Por último, queremos señalar que nunca es demasiado pronto para enseñar “La regla de Kiko” (los abusos se dan a todas las edades) y que lo más probable es que la conversación sea más difícil para vosotros que para el niño.

 

Hablar de sexualidad a mi hijo, ¿cuándo y cómo?

Hablar de sexualidad a nuestros hijos puede darnos pudor, pero debemos saber que incluir este tema en nuestras conversaciones con nuestros pequeños tiene importantes beneficios:

  • En la etapa infantil, les favorece a enfrentarse a sus sentimientos, a sus diferencias con otros niños, les enseña a tener relaciones afectuosas y les ayuda a protegerse contra el abuso sexual.
  • En la etapa de la adolescencia, les da información para cuidar su salud sexual, les aporta autoestima, seguridad y habilidad para relacionarse con el grupo y claridad con respecto a sus valores y las consecuencias.

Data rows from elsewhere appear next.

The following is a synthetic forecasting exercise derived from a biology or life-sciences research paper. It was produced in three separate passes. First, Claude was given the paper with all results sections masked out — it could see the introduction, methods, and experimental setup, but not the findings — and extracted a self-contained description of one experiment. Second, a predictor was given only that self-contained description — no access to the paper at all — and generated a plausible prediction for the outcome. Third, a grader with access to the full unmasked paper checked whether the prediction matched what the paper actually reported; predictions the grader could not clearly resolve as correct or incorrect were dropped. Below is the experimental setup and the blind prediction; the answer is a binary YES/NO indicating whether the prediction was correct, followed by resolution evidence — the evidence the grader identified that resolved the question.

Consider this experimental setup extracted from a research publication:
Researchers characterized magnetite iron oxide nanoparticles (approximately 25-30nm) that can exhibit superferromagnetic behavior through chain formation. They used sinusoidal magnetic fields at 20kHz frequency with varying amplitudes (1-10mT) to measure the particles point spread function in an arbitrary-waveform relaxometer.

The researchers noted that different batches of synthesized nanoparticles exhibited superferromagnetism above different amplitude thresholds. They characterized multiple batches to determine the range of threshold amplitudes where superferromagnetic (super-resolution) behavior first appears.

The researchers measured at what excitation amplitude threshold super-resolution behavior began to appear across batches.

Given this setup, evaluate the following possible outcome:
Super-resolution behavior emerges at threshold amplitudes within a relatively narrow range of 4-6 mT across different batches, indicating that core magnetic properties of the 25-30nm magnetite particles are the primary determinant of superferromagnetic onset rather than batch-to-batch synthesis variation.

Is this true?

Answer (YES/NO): NO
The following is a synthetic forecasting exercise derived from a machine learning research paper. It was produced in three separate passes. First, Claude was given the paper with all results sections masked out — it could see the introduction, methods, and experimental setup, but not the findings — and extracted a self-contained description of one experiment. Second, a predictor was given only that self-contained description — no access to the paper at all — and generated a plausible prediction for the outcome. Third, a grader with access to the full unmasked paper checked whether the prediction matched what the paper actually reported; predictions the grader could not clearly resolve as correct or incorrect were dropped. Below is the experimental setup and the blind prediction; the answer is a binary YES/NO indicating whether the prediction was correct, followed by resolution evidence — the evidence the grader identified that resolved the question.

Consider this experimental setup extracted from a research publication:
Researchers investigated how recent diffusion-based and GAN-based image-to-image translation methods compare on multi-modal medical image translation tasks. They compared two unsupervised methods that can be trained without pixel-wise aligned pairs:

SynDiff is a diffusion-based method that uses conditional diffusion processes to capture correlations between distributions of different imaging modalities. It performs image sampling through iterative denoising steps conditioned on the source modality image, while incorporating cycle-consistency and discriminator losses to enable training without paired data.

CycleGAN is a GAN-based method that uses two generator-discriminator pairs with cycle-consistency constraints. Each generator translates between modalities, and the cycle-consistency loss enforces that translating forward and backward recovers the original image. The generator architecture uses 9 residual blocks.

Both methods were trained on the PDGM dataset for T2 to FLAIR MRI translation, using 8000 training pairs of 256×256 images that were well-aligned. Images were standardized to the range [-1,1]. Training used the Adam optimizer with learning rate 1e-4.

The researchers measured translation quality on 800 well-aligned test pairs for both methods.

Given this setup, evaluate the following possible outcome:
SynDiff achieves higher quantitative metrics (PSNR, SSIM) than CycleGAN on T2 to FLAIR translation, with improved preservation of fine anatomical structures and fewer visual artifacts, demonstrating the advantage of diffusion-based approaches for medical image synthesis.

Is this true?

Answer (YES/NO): NO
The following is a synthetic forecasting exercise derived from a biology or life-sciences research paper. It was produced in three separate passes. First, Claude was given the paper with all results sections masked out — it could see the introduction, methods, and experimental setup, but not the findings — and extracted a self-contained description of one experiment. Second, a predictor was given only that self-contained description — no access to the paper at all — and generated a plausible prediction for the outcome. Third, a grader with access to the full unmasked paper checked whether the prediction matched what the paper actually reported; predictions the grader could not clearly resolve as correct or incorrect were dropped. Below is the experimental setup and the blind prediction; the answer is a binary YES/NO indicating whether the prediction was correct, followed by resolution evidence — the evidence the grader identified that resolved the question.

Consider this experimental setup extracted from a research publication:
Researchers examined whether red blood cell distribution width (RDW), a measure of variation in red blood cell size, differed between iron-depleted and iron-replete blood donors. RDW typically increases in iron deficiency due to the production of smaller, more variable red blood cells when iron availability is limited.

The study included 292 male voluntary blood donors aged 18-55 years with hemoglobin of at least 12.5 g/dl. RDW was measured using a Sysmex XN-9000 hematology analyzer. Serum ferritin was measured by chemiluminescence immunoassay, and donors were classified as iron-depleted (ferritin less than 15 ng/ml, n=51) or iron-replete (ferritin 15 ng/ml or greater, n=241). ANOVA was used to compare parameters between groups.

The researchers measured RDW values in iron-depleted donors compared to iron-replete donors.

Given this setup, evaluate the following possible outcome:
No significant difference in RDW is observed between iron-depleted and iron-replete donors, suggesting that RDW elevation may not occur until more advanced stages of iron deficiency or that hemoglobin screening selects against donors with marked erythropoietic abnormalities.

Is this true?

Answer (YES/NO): NO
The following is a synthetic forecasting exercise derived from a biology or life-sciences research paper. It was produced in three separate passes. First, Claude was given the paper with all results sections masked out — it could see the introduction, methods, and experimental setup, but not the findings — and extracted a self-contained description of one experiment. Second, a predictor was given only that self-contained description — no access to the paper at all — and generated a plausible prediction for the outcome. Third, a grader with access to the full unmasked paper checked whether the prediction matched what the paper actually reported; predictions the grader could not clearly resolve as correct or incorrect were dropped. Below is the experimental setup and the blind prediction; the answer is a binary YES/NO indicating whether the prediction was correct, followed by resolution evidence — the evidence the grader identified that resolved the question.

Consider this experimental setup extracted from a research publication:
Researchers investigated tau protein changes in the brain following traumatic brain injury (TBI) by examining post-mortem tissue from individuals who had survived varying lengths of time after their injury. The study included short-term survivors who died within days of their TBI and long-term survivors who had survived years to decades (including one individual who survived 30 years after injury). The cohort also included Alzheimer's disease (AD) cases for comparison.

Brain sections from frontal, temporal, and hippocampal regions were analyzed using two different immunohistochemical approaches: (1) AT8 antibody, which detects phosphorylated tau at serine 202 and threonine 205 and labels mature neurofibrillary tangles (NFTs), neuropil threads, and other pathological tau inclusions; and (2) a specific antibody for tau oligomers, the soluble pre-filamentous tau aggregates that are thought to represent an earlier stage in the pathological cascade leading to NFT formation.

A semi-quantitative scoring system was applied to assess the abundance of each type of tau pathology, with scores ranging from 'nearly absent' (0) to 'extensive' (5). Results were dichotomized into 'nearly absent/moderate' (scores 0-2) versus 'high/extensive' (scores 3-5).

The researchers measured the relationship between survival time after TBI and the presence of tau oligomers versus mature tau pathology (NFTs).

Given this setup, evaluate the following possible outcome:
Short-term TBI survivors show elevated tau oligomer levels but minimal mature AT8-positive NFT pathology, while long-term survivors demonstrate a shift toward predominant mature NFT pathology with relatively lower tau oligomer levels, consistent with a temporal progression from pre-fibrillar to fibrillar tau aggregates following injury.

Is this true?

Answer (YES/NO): YES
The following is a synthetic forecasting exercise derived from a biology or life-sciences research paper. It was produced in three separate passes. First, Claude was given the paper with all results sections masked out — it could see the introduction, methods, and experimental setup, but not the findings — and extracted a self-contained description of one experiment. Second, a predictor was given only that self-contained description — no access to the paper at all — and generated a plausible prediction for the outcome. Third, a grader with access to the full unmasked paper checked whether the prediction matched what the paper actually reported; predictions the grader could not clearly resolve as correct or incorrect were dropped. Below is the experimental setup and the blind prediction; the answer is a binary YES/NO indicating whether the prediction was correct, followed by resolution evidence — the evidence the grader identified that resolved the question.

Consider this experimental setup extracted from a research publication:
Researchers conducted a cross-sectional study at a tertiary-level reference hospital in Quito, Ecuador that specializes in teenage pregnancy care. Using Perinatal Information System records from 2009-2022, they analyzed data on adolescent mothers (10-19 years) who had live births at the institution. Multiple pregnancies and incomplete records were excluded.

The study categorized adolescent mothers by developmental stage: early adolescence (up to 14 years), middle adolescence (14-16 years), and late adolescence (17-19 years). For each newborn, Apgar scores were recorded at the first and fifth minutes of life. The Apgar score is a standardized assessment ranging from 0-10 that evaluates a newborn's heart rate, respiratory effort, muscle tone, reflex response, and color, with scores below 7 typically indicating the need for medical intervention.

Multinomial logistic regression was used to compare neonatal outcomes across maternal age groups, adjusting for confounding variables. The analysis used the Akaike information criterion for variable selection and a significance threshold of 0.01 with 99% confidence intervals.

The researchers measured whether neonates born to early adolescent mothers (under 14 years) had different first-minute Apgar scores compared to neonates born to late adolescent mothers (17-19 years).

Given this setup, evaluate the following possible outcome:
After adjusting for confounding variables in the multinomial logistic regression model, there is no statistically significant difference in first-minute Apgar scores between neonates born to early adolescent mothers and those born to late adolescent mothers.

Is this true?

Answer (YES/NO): NO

Por ese motivo, la familia es el lugar idóneo para introducirse en la sexualidad. Podemos ayudar a nuestros hijos a que se sientan cómodos con su sexualidad desde el inicio, y de esta manera serán jóvenes que confíen en nosotros para hacer las preguntas que necesiten resolver.

El mejor momento para empezar a hablar de sexualidad es desde que sienten su sexualidad y sus diferencias con el otro sexo. Podemos incluir la sexualidad de forma natural cuando les bañamos, cuando les vestimos, cuando les enseñamos palabras de las partes del cuerpo (llamando a cada cosa por su nombre), la manera en la que nos comportamos y damos significado a su comportamiento…

Con esto respondemos a la pregunta del cómo: progresivamente, teniendo en cuenta la curiosidad y la comprensión de nuestros hijos.

El concepto de sexualidad va evolucionando con las etapas de desarrollo. Entender esto nos ayudará a no interpretar la sexualidad de nuestros hijos desde un punto de vista adulto:
Desde los 2 a los 4 años: las diferencias sexuales comienzan a hacerse evidentes y las preguntas que aparecen se suelen referir a este tema (¿por qué soy distinto a mi hermana?, ¿por qué ella no lleva calzoncillos?…)
Desde los 4 a los 6 años: el niño comienza a ver que las diferencias físicas entre niño y niña se relacionan con las que hay entre hombre y mujer… y suponen muchas más diferencias. Las preguntas se hacen más específicas y tienen un significado más profundo de sexualidad (¿por qué mi hermana no tiene cola?, ¿de dónde nací yo?, ¿por dónde salí?, ¿por qué a las madres tienen leche en las tetas?…).
En esta etapa el niño comienza a explorar su cuerpo y a hacer preguntas sobre sus sentimientos y sus sensaciones. Comienzan los juegos de marcado carácter sexual como imitación y juego de roles (jugar a los médicos…).
De los 7 a los 10 años: Ya conocen su identidad sexual, son más autónomos y sabrán encontrar respuestas en otros entornos (el colegio, el grupo de iguales…) pero eso no significa que debamos olvidarnos del tema puesto que la familia sigue siendo el entorno más fidedigno para obtener respuestas.
– En la adolescencia, desde los 10 hasta los 19: los niños se harán adultos, sufrirán cambios corporales y emocionales. Sentirán las primeras emociones asociadas al contacto, las primeras excitaciones sexuales conscientes y las relaciones afectivo-sexuales con sus iguales irán aumentando. En esta etapa es importante estar siempre disponibles para hablar sin pudor aquellas dudas que nuestros hijos tengan.

En definitiva, para educar sexualmente a nuestros hijos no hay que ser sexólogos ni expertos amateurs. Es como un buen guiso que se hace a fuego lento y en los que no deben faltar los ingredientes de naturalidad, comprensión, respeto, información real y amor por los hijos.